La mortalité varie entre 15 à 17 pour 100 pour les hommes , et 8 à 11 pour les femmes.
L'entretien de l'établissement des Incurables d'Ivry coûte annuellement plus d'un million à l'administration de l'Assistance publique de Paris.
Parmi les lits des Incurables, plus de six cents ont été fondés par des particuliers; les indigents qui les occupent sont présentés par les fondateurs des lits ou de leurs héritiers. Une plaque, fixée en tête de chaque lit de fondation, mentionne le nom du fondateur et la date de la donation.
Quant aux conditions d'admission, il importe de faire observer que l'hospice des Incurables (à part le service des expectants) est un hospice purement communal, dans lequel sont admis les malades incurables ayant leur domicile de secours à Paris.

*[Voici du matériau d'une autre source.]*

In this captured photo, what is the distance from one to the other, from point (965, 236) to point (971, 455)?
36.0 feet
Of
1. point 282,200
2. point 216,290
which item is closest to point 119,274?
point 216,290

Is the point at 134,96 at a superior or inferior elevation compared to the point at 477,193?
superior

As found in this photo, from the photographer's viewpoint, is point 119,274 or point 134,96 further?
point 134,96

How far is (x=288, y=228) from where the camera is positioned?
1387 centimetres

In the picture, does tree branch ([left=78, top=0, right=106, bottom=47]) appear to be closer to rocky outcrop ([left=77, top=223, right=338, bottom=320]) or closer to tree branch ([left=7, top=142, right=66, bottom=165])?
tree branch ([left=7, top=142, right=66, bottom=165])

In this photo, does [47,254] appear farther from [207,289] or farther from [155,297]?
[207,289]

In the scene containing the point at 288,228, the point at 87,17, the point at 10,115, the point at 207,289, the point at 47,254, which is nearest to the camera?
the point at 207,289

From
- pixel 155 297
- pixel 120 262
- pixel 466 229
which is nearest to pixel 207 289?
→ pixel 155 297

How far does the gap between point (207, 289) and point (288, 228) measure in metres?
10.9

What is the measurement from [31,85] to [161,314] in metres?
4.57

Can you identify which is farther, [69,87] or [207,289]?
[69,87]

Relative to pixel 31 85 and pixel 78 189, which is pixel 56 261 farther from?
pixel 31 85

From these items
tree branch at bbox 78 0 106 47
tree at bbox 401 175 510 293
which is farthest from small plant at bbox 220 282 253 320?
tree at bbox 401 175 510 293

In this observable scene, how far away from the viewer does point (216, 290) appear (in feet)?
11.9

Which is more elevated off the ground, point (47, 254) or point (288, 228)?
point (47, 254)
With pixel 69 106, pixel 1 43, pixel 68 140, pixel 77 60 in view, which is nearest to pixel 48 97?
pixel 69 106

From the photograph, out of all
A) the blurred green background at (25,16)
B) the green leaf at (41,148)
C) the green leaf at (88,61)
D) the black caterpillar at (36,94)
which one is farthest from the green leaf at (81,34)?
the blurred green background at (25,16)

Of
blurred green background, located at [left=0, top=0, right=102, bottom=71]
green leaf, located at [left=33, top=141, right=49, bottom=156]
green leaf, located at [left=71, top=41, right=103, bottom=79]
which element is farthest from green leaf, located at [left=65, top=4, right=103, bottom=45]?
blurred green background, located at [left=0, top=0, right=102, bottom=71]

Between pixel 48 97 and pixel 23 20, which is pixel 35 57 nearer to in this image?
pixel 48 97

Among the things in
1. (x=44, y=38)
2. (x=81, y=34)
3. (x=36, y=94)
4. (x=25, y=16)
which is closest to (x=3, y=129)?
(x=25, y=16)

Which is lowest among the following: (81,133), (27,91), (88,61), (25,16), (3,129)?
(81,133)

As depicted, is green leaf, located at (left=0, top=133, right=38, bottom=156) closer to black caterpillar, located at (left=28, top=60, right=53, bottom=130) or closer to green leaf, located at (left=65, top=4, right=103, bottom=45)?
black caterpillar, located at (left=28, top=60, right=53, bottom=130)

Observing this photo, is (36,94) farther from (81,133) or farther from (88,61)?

Les malades doivent avoir soixante-dix ans révolus, ou justifier d'infirmités incurables les empêchant de travailler pour vivre; ils doivent être dénués de ressources et être inscrits au bureau de bienfaisance.
Les admissions sont prononcées par l'Administration centrale de l'Assistance publique, après décision d'une commission spéciale de neuf membres nommés par le préfet de la Seine, et dont six membres sont pris en dehors de l'administration.
Les postulants doivent produire les pièces réglementaires à l'administration centrale: acte de naissance, certificats d'indigence, de domicile et d'infirmités (4).

(1) Cet établissement était situé rue des Récollets, numéro 18.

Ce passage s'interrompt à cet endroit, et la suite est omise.